## WORK TO COMPLETE
Using only the forum post about a PyTorch model that stops logging, decide whether each statement agrees with it, and support each yes or no with the deciding words quoted from the post. 1. The model always stops logging after the same number of iterations. 2. The poster runs the training on a single GPU. 3. The number of workers is set to 8.

## TEXT TO READ
* * * *

My Pytorch model stop logging without error

Hello,
I am training a model called EDVR using pytorch, after some arbitrary iterations(900,6800, etc) it stops logging in the terminal without any error. However, the GPU shows memory usage. the details are below:

  • Python 3
  • [PyTorch >= 1.1]
  • NVIDIA GPU + [CUDA]
  • [Deformable Convolution]
  • I use one NVIDIA-SMI GPU with about 11GiB memory, CUDA version 10.1
  • Pytorch version 1.3.0
  • The number of workers is set to 3
  • The code supports distributed training too using this command for example:
    python -m torch.distributed.launch --nproc_per_node=8 --master_port=4321 train.py -opt training-log.yml --launcher pytorch
  • I have only one GPU so I run it using this command in terminal:
    python train.py -opt training-log.yml --launcher none
    -I connected to the ubuntu system which I run the cone on using Teamviewer app

I will be grateful if you help me to solve this problem.

* * * *

## RAW DATA

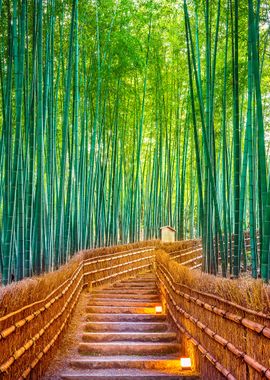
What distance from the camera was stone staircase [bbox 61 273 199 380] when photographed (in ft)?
12.8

* * * *

## IN RESPONSE
1. No: "after some arbitrary iterations(900,6800, etc)"
2. Yes: "I have only one GPU"
3. No: "The number of workers is set to 3"